--- Fragmento de página ---

Los niños son una parte de la población cuya vulnerabilidad natural se incrementó con el terremoto del pasado 16 de abril. Este relato con tono de crónica de Adriana Jarrín refleja una de las secuelas más notorias en la psiquis de los niños de Manabí y Esmeraldas: el temor. La religión y la atribución de la tragedia a un poder divino es uno de los factores que agudiza esta sensación en los menores de la zona.

Foto: Adriana Jarrín.

Por Adriana Jarrín

“Usted sí lloró, marica, si usted llora por todo. ¡Ese día todos lloramos!”. Daniel tiene la mirada perdida y 13 años. Su voz serena y pausada se confunde con el chasquido del plástico azul de las carpas improvisadas en la plaza del barrio María Auxiliadora, en Bahía de Caráquez. El viento en la plaza del pueblo las agita mientras los niños y niñas juegan entre gritos de algarabía. Los perros ladran y husmean entre escombros los restos de comida esparcidos por el suelo.

--- Datos proporcionados ---

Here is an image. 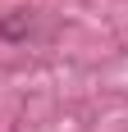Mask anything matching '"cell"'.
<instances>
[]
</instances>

---
--- Datos proporcionados ---

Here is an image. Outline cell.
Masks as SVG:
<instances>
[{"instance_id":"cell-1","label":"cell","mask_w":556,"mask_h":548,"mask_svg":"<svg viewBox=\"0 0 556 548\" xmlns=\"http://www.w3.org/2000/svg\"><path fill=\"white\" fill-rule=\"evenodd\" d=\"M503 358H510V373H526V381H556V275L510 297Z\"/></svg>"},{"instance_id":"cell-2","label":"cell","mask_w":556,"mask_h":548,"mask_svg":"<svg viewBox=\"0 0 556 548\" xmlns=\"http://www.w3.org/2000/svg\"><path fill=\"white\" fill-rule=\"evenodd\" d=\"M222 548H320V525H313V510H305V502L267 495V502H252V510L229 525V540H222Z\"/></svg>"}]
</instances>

---

## Instrucciones de tareas:
**a.** Enumera todos los topónimos que aparecen en el fragmento de página.
**b.** Resume el fragmento de página en dos oraciones.
**c.** Según el fragmento de página, ¿cuántos años tiene Daniel?

## Soluciones:
**a.** Manabí, Esmeraldas, barrio María Auxiliadora, Bahía de Caráquez

**b.** El fragmento presenta una crónica de Adriana Jarrín sobre el temor que dejó en los niños de Manabí y Esmeraldas el terremoto del 16 de abril, una sensación que agudizan la religión y la atribución de la tragedia a un poder divino. El relato se abre con Daniel, de 13 años, junto a las carpas improvisadas en la plaza del barrio María Auxiliadora, en Bahía de Caráquez, mientras otros niños juegan y los perros husmean entre escombros.

**c.** 13 años.